| Supplied material |
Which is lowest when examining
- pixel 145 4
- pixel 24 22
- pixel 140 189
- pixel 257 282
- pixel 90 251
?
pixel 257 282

==

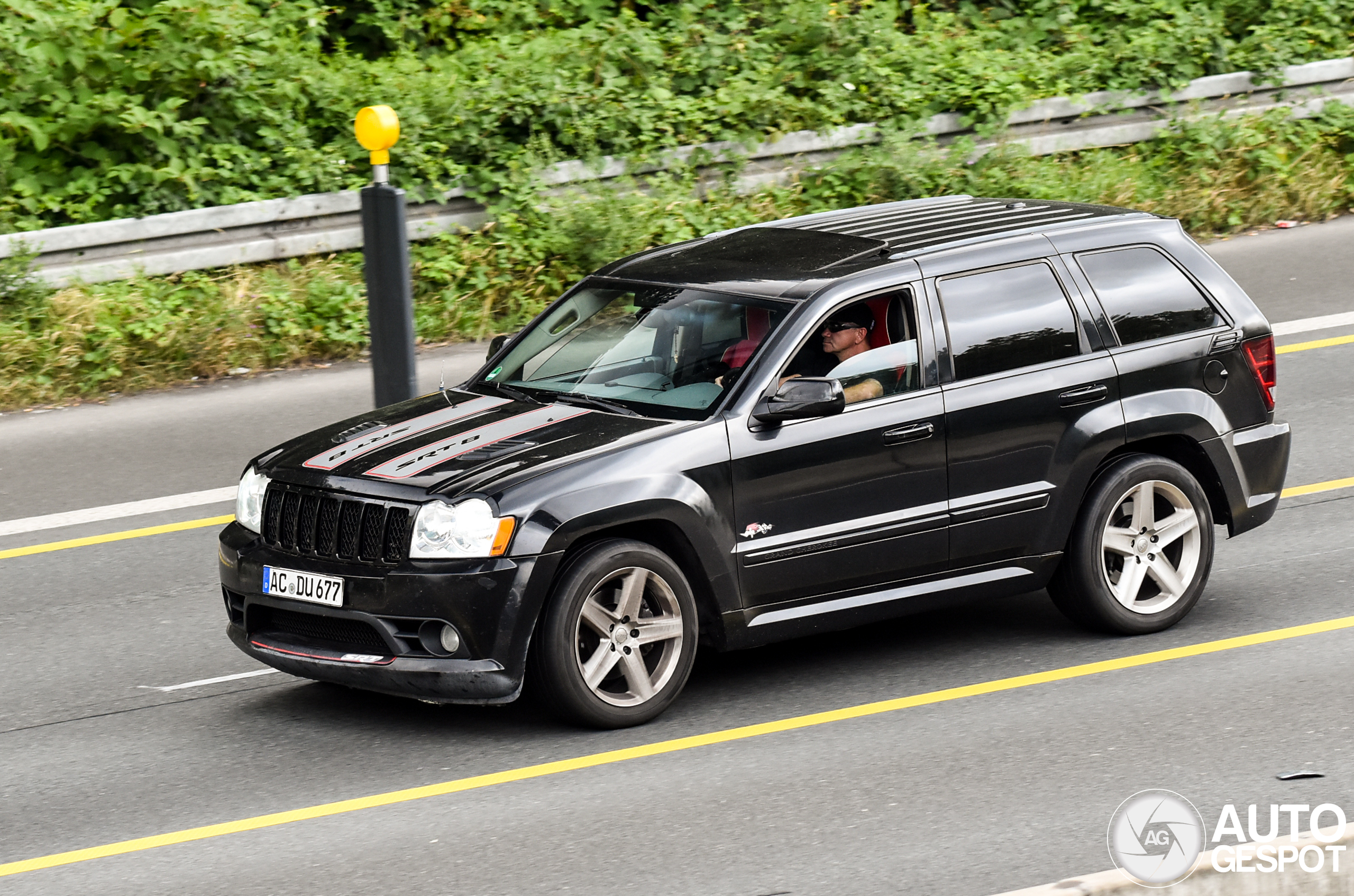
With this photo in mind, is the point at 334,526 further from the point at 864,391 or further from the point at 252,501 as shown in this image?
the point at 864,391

| Challenge |
Count the lines in the items above that contain the string "pixel", treating uppercase and lowercase as different, and reply with the number alone.

| Answer to this problem |
6